#### SCHRIFTELIJKE OPGAVE:
Typ letterlijk de regels over, beginnend bij de regel met "Observe the image: is" en eindigend bij het einde van de records, beide grenzen inbegrepen.

#### GEGEVENS BIJ OEFENING:
******************************
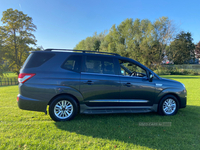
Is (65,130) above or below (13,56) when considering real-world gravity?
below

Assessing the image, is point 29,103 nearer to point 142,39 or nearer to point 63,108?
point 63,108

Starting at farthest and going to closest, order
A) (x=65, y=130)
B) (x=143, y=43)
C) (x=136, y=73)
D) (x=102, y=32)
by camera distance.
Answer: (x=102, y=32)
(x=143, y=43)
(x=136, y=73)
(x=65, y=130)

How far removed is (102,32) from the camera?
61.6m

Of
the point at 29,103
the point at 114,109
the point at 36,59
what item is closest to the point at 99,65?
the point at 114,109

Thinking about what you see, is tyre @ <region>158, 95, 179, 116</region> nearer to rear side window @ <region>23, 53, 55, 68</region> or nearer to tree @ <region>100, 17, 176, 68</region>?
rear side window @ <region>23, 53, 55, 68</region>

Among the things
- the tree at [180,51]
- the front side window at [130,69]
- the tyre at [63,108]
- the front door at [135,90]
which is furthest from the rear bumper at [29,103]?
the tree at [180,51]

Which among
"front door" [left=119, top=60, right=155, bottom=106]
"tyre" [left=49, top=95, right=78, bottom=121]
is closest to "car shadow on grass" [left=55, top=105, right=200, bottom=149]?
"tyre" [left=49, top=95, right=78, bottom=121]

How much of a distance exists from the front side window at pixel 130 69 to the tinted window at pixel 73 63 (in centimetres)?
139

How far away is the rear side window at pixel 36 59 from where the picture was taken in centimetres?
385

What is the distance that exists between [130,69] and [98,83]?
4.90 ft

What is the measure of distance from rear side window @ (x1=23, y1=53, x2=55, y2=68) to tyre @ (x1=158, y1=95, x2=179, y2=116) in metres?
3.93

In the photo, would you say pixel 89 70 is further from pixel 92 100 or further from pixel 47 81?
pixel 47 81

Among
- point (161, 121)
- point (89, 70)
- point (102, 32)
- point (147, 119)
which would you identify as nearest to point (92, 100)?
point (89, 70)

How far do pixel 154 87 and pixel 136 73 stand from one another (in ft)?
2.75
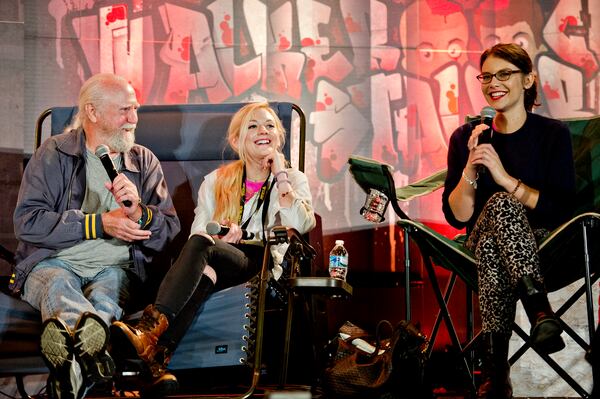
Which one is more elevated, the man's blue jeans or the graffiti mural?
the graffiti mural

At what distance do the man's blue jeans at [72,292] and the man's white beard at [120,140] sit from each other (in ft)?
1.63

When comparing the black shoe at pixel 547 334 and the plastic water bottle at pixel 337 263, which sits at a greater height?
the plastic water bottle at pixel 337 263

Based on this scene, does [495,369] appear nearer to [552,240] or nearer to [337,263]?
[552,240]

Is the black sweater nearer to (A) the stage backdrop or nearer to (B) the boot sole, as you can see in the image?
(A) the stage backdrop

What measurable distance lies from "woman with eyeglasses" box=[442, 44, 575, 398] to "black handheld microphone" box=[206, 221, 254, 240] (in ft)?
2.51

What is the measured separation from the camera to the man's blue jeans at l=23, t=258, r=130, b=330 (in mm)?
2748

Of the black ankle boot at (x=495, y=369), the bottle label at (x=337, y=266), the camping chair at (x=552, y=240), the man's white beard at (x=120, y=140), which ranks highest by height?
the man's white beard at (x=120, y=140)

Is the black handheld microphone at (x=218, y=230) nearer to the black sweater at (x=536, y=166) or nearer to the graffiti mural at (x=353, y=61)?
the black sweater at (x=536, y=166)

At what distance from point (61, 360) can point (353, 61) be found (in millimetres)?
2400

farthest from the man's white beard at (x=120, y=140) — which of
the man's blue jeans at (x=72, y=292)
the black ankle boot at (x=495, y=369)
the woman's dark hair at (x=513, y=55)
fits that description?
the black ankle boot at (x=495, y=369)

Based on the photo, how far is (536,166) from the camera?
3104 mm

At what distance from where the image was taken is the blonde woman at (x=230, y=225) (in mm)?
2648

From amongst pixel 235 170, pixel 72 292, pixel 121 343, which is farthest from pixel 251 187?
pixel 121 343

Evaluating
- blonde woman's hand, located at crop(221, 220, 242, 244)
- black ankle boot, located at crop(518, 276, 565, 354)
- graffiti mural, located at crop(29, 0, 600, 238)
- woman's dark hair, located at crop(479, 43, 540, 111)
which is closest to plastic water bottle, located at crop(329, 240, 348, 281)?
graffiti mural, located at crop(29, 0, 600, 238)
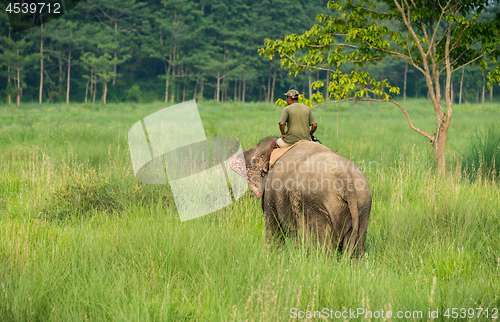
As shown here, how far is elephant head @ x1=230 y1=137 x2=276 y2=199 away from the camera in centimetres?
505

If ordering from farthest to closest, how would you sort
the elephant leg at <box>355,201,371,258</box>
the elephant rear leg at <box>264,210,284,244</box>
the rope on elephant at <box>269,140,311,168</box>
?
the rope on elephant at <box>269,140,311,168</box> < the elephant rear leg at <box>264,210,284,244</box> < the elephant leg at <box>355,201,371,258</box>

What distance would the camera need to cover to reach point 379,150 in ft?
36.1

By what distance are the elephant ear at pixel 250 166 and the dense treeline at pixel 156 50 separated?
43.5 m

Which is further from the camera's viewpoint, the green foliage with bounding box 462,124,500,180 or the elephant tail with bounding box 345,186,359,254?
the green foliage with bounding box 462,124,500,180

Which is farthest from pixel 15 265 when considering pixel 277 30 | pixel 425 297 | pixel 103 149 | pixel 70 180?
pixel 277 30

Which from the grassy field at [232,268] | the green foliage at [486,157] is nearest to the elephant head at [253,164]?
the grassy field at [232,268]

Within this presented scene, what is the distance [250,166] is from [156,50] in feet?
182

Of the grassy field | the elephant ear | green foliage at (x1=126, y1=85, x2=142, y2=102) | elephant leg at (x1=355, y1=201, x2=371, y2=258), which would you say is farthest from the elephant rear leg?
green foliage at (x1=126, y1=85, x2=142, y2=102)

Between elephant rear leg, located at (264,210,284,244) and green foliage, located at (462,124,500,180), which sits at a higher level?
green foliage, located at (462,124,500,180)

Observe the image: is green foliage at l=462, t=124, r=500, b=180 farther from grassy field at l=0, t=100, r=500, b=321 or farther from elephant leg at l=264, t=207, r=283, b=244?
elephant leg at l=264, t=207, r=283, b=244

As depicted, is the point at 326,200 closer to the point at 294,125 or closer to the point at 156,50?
******************************
#### SCHRIFTELIJKE UITWERKING:
Observe the image: is green foliage at l=462, t=124, r=500, b=180 farther from grassy field at l=0, t=100, r=500, b=321 or farther from elephant leg at l=264, t=207, r=283, b=244?
elephant leg at l=264, t=207, r=283, b=244

As depicted, is the point at 326,200 closer to the point at 294,125 or closer to the point at 156,50?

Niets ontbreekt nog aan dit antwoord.